But drops at 7.9 percent compared to a year before
According to official flash calculations, private property prices in Singapore dropped 2.5 percent in 2019 in comparison to the 7.9 percent increase back in 2018, reported Channel News Asia.
The private residential property index rose by 0.3 percent to 153.3 points in the fourth quarter of the year, after two consecutive quarters of increase.
Head of research for Singapore at Colliers International Tricia Song said: “The slowing pace of price increase indicates a stabilised environment, reducing any risk of the government imposing more cooling measures at this stage.”
“With home prices highly correlated to household income and the economy, we expect private residential prices could grow 3 percent in 2020, tracking a recovery in economic growth,” she further explained.
Meanwhile, head of research and consultancy for OrangeTee and Tie Christine Sun said that a variety of factors will sustain the demand, aside from the influence of the external economy.
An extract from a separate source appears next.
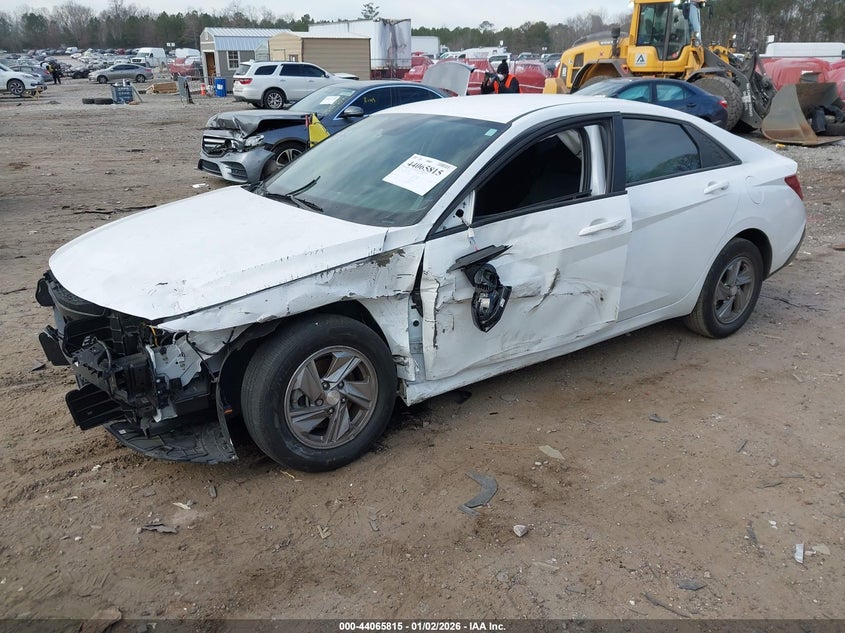 2025 Hyundai Elantra Se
“As we approach the dawn of a new decade, we remain sanguine about the private residential market. While the market will undoubtedly be influenced by the wider economy, several factors like the easing of trade tensions, interest rate cuts, positive employment numbers and strong income growth will continue to sustain demand and boost buyers’ confidence,” she said.
The Urban Redevelopment Authority’s published data revealed that the growth in the fourth quarter was bolstered by the four percent rise in landed property prices and the 2.9 percent increase in non-landed property prices Outside Central Region.
Private property prices declined by 3.7 percent in the Core Central Region and by 1.4 percent in the Rest of Central Region.